▶ **Work request**
A single number is all that's needed: how many lines in the data contain the string "XIST".
********************
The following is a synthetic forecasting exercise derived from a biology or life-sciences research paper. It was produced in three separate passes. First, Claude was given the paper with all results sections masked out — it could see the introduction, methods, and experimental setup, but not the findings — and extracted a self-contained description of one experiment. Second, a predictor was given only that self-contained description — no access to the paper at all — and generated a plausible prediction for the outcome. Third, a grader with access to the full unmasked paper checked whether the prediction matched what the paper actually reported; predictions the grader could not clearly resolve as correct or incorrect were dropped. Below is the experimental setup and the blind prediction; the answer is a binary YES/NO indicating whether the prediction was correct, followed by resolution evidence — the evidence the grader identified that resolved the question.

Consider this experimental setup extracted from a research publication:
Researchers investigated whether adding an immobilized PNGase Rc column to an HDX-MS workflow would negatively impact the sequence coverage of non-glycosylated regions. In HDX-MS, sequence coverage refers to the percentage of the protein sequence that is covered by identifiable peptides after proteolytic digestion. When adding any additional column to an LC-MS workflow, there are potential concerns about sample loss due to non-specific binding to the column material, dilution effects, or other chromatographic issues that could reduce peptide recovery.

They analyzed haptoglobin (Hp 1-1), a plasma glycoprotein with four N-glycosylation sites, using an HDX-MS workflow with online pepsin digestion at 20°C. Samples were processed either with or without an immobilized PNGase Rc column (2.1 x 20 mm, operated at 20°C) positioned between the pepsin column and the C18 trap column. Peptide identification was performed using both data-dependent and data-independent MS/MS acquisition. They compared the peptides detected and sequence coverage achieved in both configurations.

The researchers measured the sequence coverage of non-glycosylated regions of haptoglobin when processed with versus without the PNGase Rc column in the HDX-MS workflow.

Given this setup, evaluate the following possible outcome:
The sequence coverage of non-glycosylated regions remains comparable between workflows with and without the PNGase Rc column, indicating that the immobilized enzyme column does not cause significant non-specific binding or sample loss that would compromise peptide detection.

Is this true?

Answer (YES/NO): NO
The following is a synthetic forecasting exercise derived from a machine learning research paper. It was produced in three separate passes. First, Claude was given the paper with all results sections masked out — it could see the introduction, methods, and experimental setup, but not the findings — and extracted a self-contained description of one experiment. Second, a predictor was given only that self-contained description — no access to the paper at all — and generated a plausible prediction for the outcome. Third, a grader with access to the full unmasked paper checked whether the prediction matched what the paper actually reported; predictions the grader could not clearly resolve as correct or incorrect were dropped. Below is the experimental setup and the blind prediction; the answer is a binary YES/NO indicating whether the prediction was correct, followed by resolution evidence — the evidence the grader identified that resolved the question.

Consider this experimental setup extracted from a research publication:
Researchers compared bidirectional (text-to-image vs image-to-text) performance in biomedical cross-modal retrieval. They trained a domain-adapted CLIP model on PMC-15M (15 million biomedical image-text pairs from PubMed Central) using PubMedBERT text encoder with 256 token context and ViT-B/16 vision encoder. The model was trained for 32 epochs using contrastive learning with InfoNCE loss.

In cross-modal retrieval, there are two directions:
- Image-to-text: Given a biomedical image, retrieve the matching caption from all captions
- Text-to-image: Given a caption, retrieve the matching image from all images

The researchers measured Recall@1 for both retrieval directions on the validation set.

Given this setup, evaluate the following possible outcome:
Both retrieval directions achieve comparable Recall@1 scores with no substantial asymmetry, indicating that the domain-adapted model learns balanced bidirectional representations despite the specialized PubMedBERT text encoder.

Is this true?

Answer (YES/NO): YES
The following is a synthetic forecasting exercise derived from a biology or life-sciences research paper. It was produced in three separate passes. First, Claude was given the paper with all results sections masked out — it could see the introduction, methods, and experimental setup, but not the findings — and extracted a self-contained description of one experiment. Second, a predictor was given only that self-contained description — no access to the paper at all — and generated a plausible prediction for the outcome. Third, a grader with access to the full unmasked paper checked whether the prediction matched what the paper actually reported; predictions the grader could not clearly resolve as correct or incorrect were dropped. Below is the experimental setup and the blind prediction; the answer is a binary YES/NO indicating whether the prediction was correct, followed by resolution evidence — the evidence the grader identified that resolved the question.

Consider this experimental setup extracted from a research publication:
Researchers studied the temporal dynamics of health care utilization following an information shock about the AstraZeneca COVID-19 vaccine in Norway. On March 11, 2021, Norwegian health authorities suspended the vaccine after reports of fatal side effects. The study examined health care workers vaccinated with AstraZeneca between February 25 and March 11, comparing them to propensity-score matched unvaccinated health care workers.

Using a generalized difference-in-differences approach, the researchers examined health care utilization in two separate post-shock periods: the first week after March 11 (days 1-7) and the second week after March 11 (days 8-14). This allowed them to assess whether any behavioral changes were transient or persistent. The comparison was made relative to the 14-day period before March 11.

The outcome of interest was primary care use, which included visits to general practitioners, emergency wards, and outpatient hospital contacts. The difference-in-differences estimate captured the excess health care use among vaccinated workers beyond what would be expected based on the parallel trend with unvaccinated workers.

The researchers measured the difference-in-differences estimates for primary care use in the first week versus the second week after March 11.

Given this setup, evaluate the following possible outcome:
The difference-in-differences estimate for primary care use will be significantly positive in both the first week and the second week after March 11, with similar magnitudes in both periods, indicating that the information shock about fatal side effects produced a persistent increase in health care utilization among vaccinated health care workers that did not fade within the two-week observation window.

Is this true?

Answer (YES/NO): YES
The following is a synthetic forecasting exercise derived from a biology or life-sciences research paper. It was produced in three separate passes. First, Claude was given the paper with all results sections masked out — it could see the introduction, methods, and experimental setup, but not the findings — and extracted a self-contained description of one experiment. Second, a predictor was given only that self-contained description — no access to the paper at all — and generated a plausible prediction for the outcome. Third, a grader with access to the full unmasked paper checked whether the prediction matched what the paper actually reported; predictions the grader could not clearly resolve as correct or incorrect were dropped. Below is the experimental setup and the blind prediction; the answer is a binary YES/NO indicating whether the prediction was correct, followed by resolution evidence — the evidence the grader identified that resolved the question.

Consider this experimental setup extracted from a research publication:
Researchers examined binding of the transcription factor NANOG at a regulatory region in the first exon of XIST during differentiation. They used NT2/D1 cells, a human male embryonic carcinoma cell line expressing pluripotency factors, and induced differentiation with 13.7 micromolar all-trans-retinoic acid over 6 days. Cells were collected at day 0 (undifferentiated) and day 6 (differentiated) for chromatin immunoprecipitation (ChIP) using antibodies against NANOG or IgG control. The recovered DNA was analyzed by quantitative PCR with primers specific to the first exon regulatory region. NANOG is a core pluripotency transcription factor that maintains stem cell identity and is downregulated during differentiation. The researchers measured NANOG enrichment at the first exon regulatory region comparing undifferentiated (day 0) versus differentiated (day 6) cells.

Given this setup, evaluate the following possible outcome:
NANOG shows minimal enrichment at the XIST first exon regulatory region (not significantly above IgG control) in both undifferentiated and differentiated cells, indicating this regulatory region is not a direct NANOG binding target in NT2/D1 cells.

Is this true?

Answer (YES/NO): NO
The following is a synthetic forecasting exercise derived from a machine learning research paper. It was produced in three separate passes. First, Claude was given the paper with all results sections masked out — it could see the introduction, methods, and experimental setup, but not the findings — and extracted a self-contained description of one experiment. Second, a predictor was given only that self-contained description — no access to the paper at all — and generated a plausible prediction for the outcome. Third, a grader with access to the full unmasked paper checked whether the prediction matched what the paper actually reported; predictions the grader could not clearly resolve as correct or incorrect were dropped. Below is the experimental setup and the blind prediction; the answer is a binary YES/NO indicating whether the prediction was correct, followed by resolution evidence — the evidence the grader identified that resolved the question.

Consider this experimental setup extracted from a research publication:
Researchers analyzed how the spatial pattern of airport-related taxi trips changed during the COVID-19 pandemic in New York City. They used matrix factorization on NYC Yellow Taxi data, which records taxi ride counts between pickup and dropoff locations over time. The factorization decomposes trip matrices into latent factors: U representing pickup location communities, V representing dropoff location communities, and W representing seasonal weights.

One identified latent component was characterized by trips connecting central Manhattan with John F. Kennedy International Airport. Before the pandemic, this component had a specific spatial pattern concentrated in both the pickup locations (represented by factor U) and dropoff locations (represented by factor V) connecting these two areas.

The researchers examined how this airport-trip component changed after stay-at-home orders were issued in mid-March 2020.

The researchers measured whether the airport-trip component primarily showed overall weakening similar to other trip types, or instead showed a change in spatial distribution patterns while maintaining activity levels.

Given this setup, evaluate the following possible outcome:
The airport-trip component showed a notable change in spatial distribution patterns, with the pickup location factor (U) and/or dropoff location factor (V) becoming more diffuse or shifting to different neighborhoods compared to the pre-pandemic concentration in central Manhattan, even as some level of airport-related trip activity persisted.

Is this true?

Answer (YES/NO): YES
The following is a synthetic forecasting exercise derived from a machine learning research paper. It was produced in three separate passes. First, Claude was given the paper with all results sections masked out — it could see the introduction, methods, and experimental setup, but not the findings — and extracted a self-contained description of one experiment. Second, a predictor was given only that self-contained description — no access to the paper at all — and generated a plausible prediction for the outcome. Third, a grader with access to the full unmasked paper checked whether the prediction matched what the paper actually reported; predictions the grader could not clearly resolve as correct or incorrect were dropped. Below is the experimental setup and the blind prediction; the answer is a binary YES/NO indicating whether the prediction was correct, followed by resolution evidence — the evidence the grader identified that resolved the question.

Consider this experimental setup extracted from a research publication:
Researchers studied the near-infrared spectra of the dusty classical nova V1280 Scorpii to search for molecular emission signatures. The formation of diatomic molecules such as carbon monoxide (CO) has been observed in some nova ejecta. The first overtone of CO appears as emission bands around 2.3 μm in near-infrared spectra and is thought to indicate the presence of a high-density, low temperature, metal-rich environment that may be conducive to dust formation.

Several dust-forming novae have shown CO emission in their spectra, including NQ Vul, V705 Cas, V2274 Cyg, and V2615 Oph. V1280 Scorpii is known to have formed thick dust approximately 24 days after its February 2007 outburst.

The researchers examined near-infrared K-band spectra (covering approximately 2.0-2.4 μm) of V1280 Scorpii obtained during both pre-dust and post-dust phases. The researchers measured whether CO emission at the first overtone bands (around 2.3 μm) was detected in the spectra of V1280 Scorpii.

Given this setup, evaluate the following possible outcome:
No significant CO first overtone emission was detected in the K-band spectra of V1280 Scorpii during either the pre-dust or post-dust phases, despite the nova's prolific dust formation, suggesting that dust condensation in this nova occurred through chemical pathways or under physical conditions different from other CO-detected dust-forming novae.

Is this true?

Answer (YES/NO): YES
********************
▶ **Exercise answer**
2